- Ausgangstext -
☆ ☆ ☆ ☆ ☆
Zur exakten Identifizierung und Differenzierung von Uropathogenen können heute moderne Methoden wie die 16S-rRNA-Sequenzierung und „expanded quantitative urine culture“ (EQUC) eingesetzt werden [18]. Die EQUC nutzt dabei optimierte erweiterte Protokolle mit verschiedenen Urinmengen, Kombinationen von Nährböden, Agarmedien und Inkubationszeiten [32]. Price et al. empfehlen ein Stufensystem, um bei symptomatischen Patientinnen ohne Erregernachweis in der Kultur weitere Pathogene mittels erweiterter EQUC zu detektieren [32]. Die 16S-rRNA-Squenzierung verwendet Bruchstücke der ribosomalen Ribonukleinsäure als Marker für bekannte und bisher unbekannte Organismen im Sequenzierungsprozess [9]. Die einzelne Sequenz wird mit den 16S-rRNA-Sequenzen aller bekannten Uropathogene und -kommensalen verglichen. Die resultierenden Daten werden häufig als Histogramm dargestellt, wobei jede Probe als Balken und jedes Bakterium durch eine Farbe repräsentiert wird (s. Abb. 1 unten). Proben können anhand ihrer bakteriellen Zusammensetzung sortiert werden, die sich daraus ergebenden Beziehungen werden oft durch ein Dendrogramm dargestellt (s. Abb. 1, oben). Bioinformatische und biostatistische Ansätze werden dann verwendet, um Assoziationen mit demografischen Merkmalen, Symptomen und Ergebnissen zu bestimmen [9]. Bemerkenswert ist, dass die Kosten für die 16S-rRNA-Gen-Sequenzierung bei deutlich unter 100 € liegen, wobei aktuell aufgrund der fehlenden klinischen Konsequenz der Ergebnisse keine Kostenübernahme durch die Krankenversicherung erfolgt. Aufgrund der Einschränkungen dieser Technologie, einschließlich der Interpretierbarkeit und der fehlenden Möglichkeit, Informationen über bakterielle Antibiotikaresistenzen abzurufen, ist es wichtig, auch die zusätzlichen Kosten für wachstumsbasierte Empfindlichkeitstests zu berücksichtigen. Der Preis einer Urinkultur beträgt etwa 40 €, und erhöht sich auf etwa 330 € bei zusätzlichen PCR („polymerase chain reaction“) und Tests auf Pilz- oder anaerobe Spezies [29].
☆ ☆ ☆ ☆ ☆
- Arbeitsanweisungen -
1. Geben Sie an, wie viel eine Urinkultur laut dem Text über Urindiagnostik ungefähr kostet.
2. Führen Sie den Text über Urindiagnostik im Anschluss an seinen letzten Satz weiter.

- Rohdaten -
☆ ☆ ☆ ☆ ☆
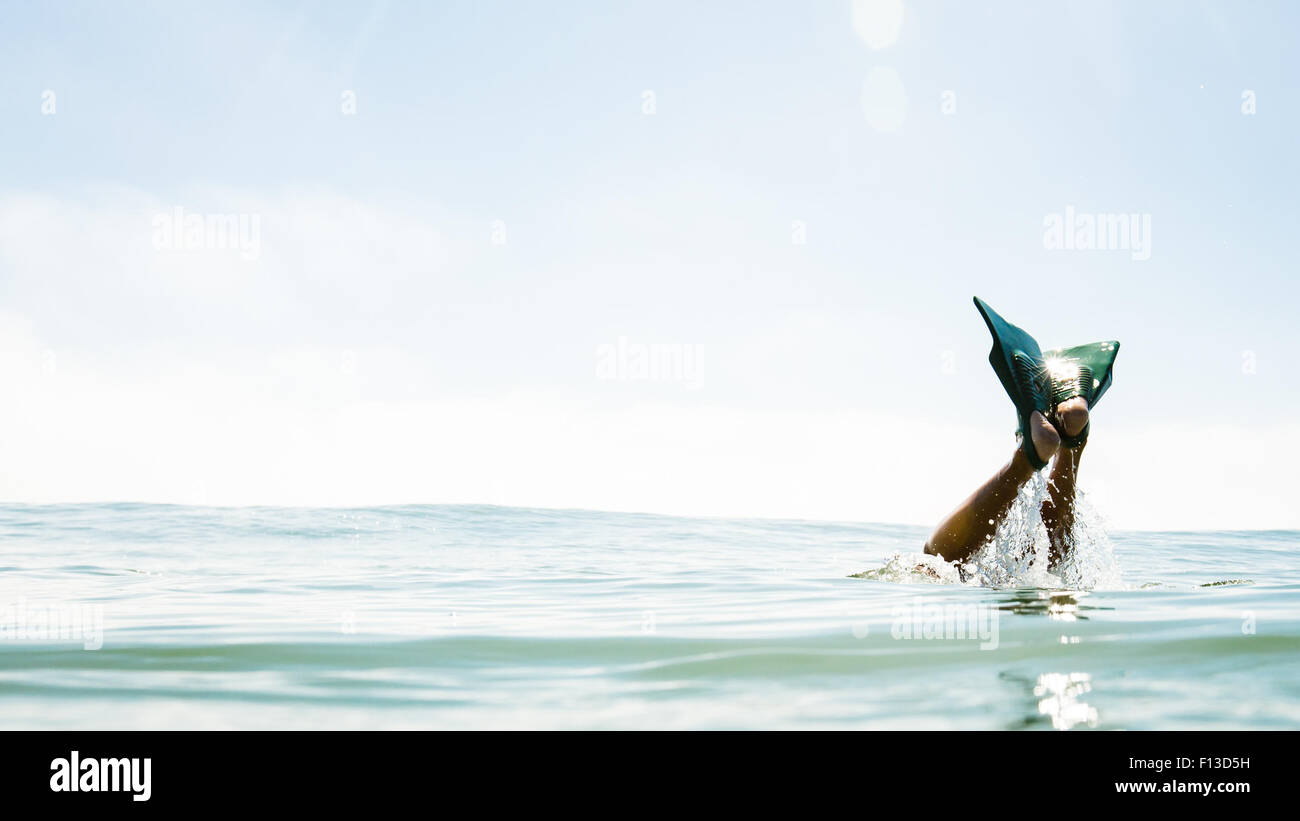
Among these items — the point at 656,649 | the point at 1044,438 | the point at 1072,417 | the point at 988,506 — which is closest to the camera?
the point at 656,649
☆ ☆ ☆ ☆ ☆
- Lösungen -
1. Etwa 40 €.

2.
Abb. 1
figure 1

Es werden beispielhaft vier 16S-rRNA-Squenzierungen mit Histogramm (unten) und Dendogramm (oben) dargestellt. Das Histogramm zeigt die bakteriellen Taxa, die in jeder Probe erkannt wurden, als Prozentsatz der gesamten klassifizierten Sequenz-Reads an. Jede Farbe steht je nach Definition für eine andere Familie oder Gattung. Durch den Vergleich des Dendrogramm-Clusterings mit der Klassifizierung können Urotypen definiert und auf der Grundlage des dominanten (häufigsten) klassifizierten Organismus benannt werden. (In Anlehnung an Brubaker [9])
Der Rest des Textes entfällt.